**WHAT IS NEEDED**
Print, please, exactly the lines from the one with "estudiando el catecismo en familia" through the final line of the data below, with both ends included and the pictures left out.

====================

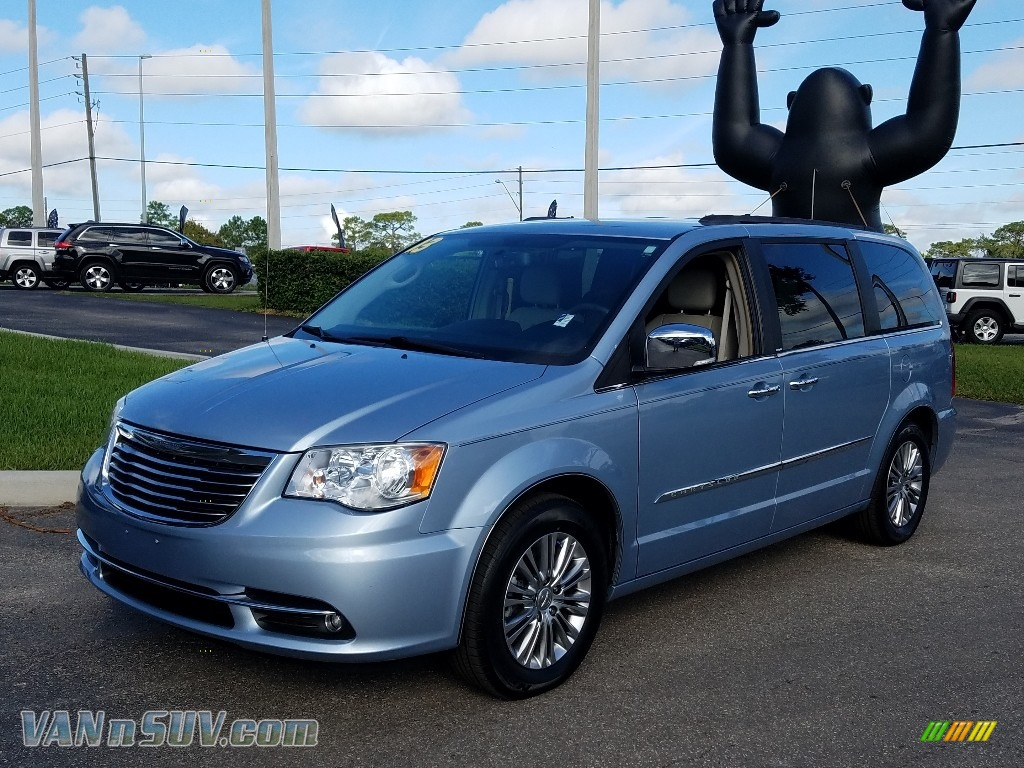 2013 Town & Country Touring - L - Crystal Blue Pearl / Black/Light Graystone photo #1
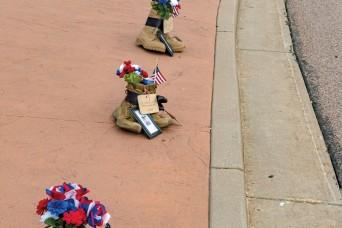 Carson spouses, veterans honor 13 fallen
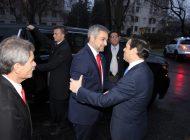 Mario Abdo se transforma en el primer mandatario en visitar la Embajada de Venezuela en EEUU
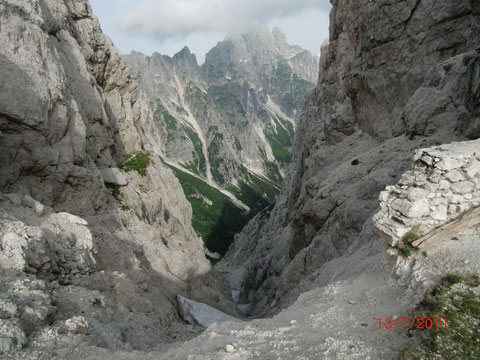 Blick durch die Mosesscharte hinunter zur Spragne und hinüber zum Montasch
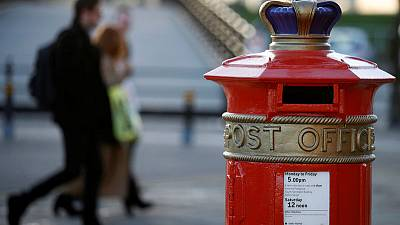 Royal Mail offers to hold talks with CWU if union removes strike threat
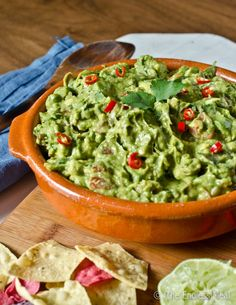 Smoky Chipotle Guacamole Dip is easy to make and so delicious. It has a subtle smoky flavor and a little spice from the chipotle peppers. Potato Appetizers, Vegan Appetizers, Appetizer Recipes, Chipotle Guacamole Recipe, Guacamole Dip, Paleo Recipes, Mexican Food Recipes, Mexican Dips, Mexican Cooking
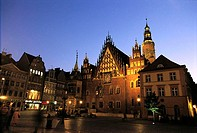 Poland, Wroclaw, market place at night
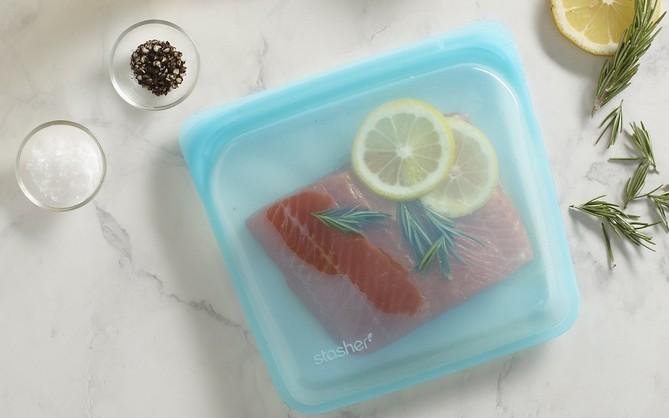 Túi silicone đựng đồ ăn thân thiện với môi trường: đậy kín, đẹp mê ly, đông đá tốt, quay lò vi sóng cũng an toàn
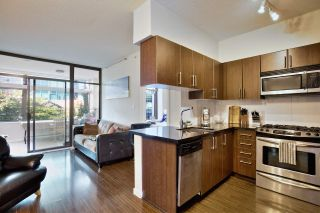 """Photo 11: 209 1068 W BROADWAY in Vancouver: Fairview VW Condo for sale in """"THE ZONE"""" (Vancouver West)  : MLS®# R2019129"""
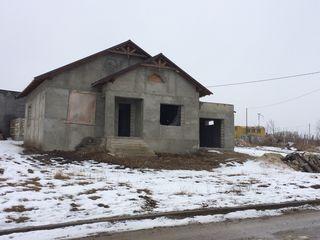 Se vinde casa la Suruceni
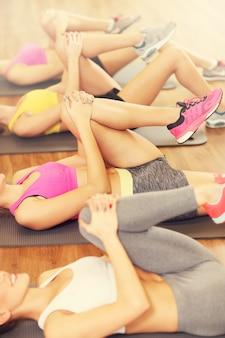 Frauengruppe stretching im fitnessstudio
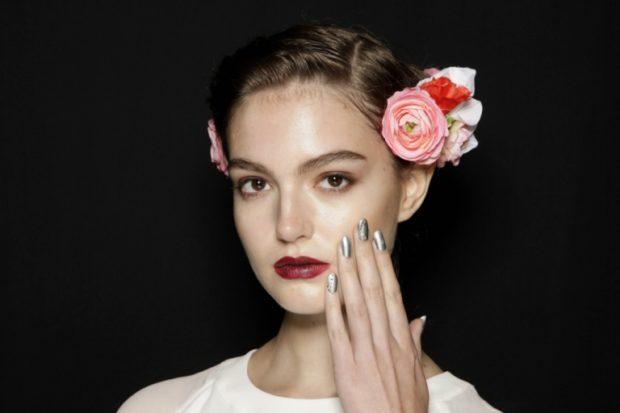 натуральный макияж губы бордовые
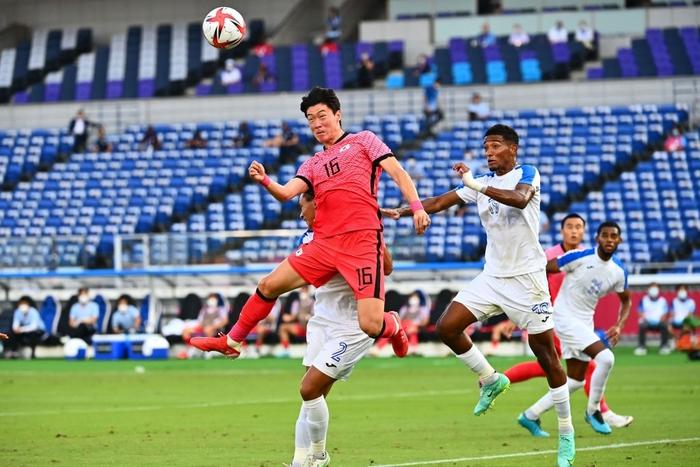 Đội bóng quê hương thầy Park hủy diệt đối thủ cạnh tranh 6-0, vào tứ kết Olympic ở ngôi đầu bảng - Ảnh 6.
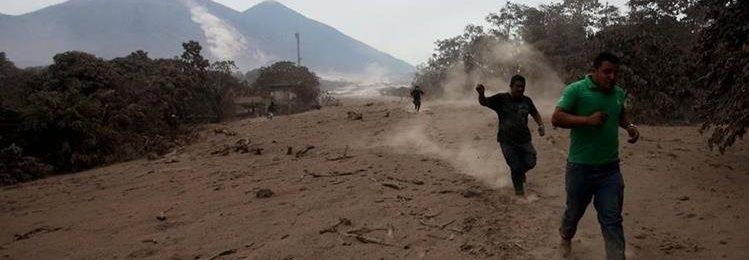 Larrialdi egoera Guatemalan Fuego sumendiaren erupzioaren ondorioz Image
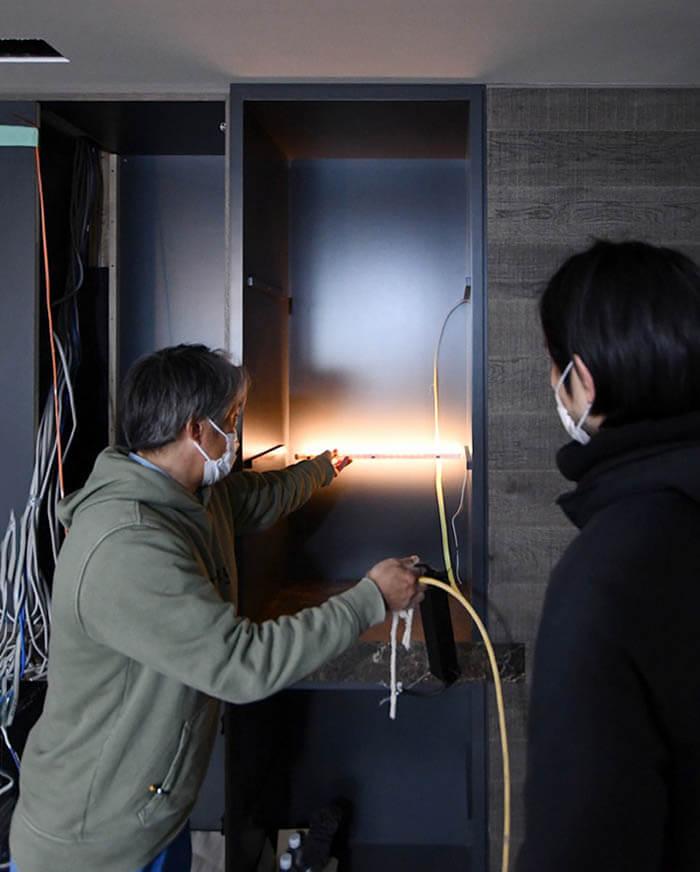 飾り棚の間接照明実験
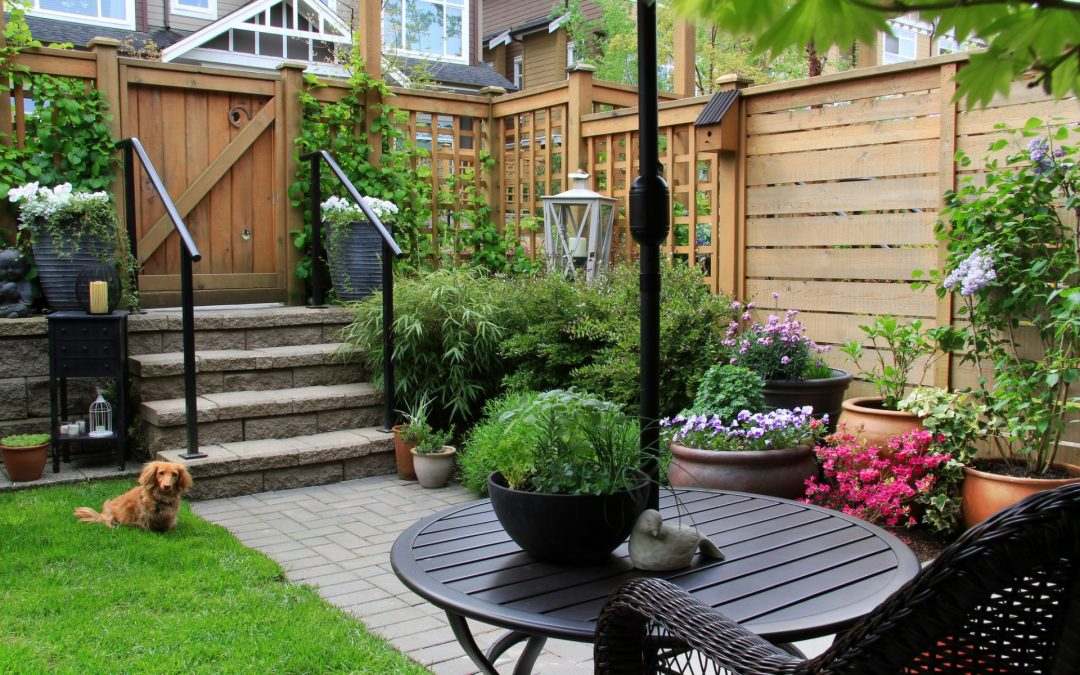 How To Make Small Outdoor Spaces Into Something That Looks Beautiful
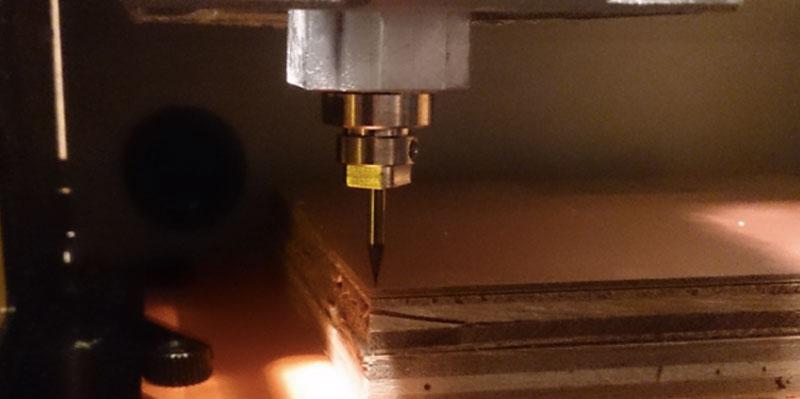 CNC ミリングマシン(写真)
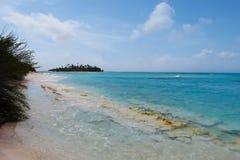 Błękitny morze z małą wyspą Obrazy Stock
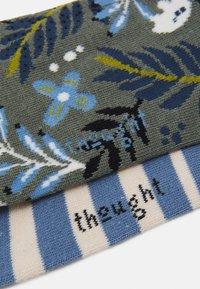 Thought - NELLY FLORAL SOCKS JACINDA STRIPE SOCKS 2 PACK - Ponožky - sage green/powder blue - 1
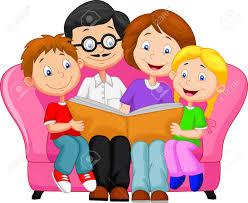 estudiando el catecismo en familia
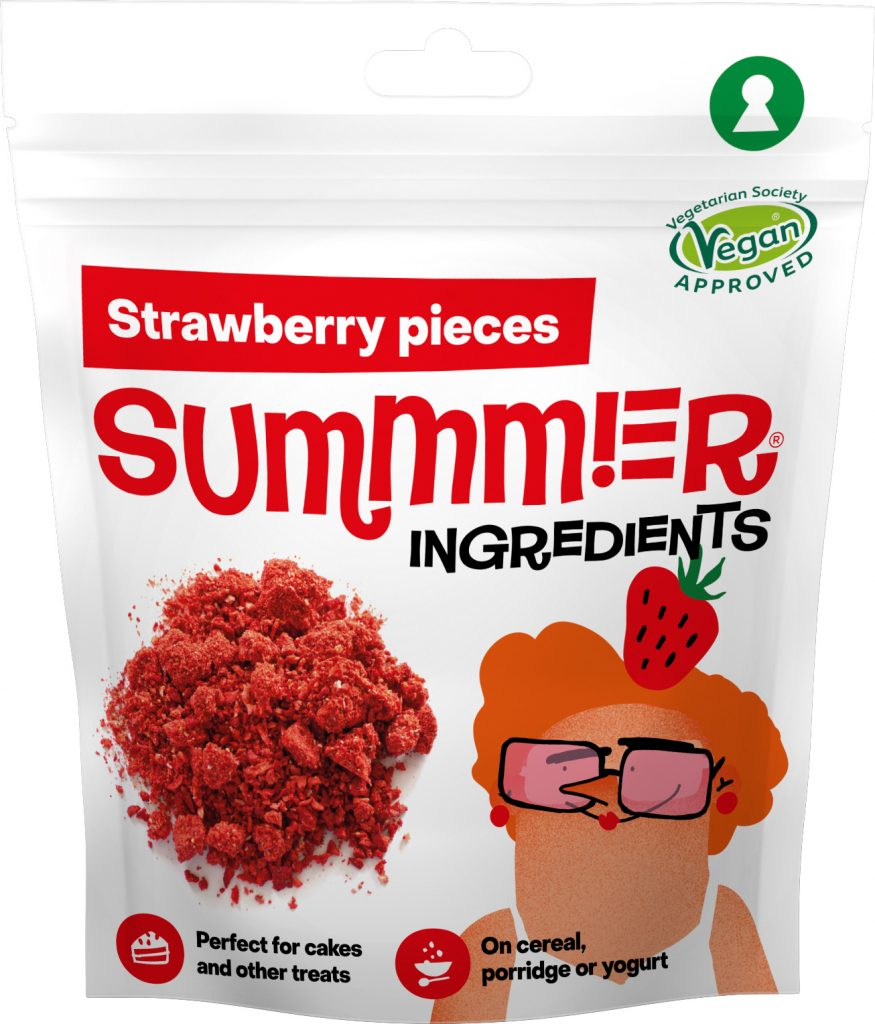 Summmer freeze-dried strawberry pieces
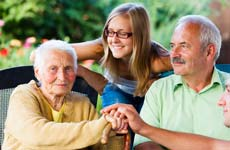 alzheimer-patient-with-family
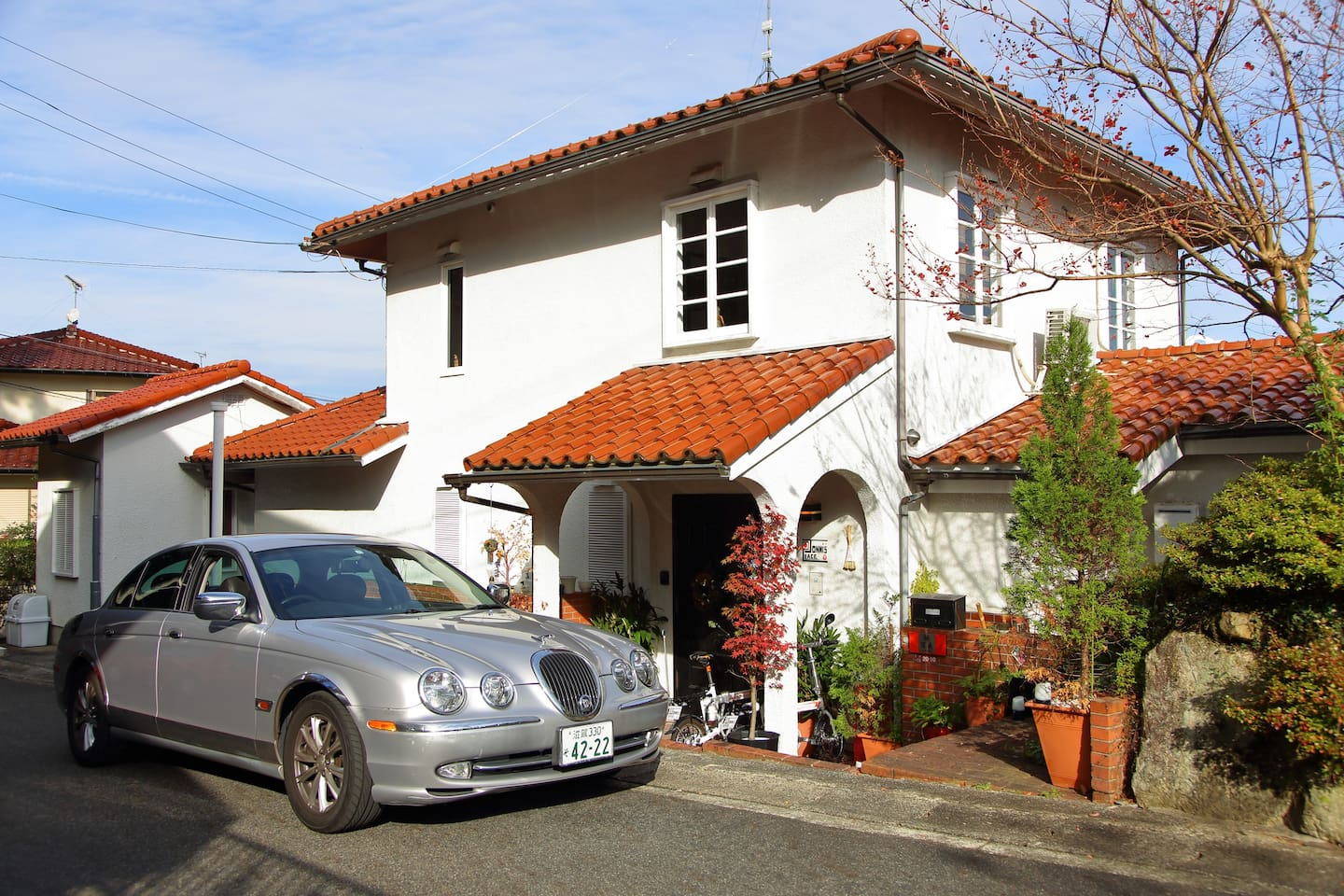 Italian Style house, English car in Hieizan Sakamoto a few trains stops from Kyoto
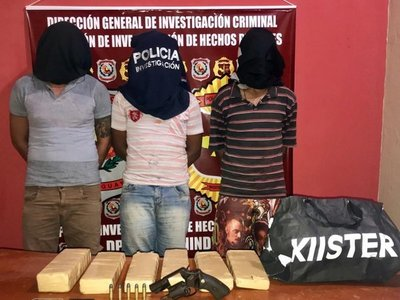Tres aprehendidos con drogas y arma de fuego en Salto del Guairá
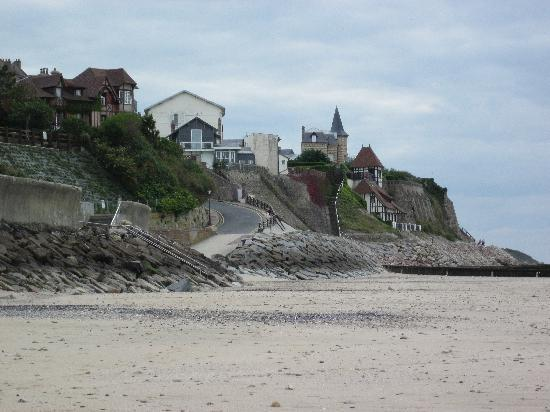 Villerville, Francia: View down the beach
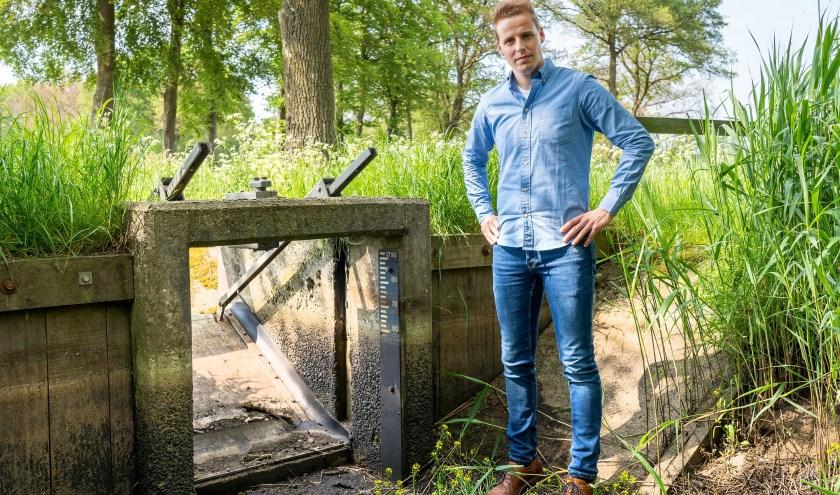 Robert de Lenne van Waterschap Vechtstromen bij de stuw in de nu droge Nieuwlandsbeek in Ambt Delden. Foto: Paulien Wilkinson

====================

**TASK OUTPUT**
 estudiando el catecismo en familia
 Summmer freeze-dried strawberry pieces
 alzheimer-patient-with-family
 Italian Style house, English car in Hieizan Sakamoto a few trains stops from Kyoto
Tres aprehendidos con drogas y arma de fuego en Salto del Guairá
 Villerville, Francia: View down the beach
 Robert de Lenne van Waterschap Vechtstromen bij de stuw in de nu droge Nieuwlandsbeek in Ambt Delden. Foto: Paulien Wilkinson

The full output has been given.